Read more on the Child Tax Credit: Congress May Slash Benefits for Struggling Families
Watch West Virginia Moms Share the Impact of the CTC: CTC is a Relief for Families
Children’s Health Insurance Program: CHIP, which covers roughly 10 million children, would be made permanent, sparing it from serial expiration every few years.
Read more on the need to make CHIP permanent: Policy Brief: 10 Ways to Improve the Health Coverage of Our Nation’s Children
12-Month Continuous Eligibility: Would require states to provide 12-month continuous eligibility for children in CHIP and Medicaid to ensure kids no longer churn out of coverage. CHIP and Medicaid combined cover more than 40 million children.
Read more on Continuous Eligibility: Issue Brief: Early Childhood Continuous Eligibility
12-Months of Postpartum Coverage: Would guarantee 12 months of postpartum coverage for individuals covered under Medicaid, rather than the current 60-day benefit.
Universal, Free Preschool for all 3- and 4-year-olds.
Affordable, High-Quality Child Care: Out-of-pocket expenses for most families would be limited to 7% of their income, with many families receiving free care, and the bill would increase the current low wages of the child care workforce.
Read More on Child Care: Congress Has a Chance to Get Child Care Right. They Need To Take It.
Greater Access to School Food Benefits: Though the original $35 billion for nutrition has been pared back to just $10 billion, the legislation includes improved access to school meals year-round such as a nationwide extension of Summer EBT, which will stave off summer hunger for 29 million children.
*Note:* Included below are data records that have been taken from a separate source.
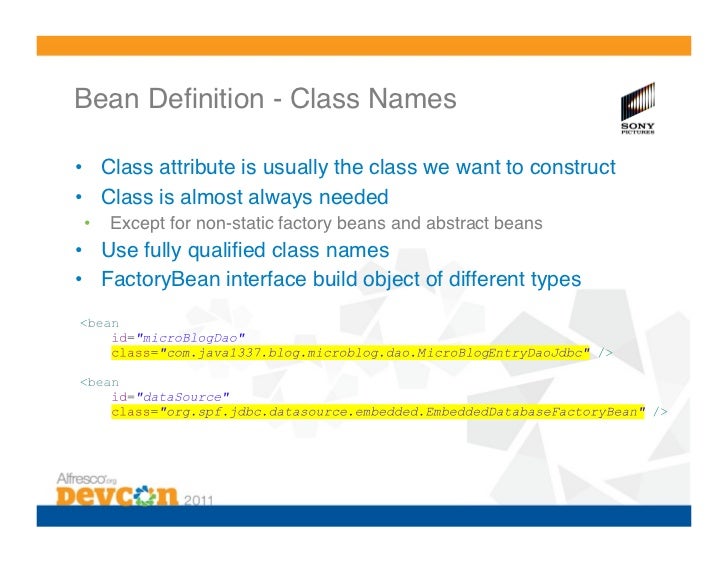 Bean Definition - Class Names

SONY PICTURES

• Class attribute is usually the class we want to construct
• Class is almost always needed
  • Except for non-static factory beans and abstract beans
• Use fully qualified class names
• FactoryBean interface build object of different types

<bean
    id="microBlogDao"
    class="com.java1337.blog.microblog.dao.MicroBlogEntryDaoJdbc" />

<bean
    id="dataSource"
    class="org.spf.jdbc.datasource.embedded.EmbeddedDatabaseFactoryBean" />

Alfresco.org
DEVCON 2011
Read More on Child Hunger: What Congress Can Do About Hunger and Homelessness This Holiday Season
Earned Income Tax Credit: Lowers the age of eligibility for the EITC to 18 from 25 for former foster youth and youth experiencing homelessness without qualifying children, and drops the age to 19 for other adult, childless workers. The improvements also nearly triple the amount of the benefit and are expected to reach an estimated 380,000 to 500,000 former foster youth.
Read More on the EITC: 200 Groups Urge for Permanent Expansion of the EITC
Paid Family and Medical Leave: A permanent paid family and medical leave program that provides 4 weeks of paid leave to care for a new child, a family member, and a worker’s own medical needs. The average worker would receive about 2/3 of their wages, with the lowest-income workers receiving about 90% of their wages.
Increased equity for U.S. Territories – Increases the Medicaid cap amount and match rate for the US territories. The federal matching rate for their Medicaid programs would be permanently adjusted to 83% for the territories beginning in FY 2022, except Puerto Rico, whose match rate would be 76% in FY 2022 and increase to 83% in FY 2023. Also ensures that families in Puerto Rico and the other territories could continue to access the enhanced Child Tax Credit. Families in Puerto Rico would begin to receive advanced CTC payments in July 2022.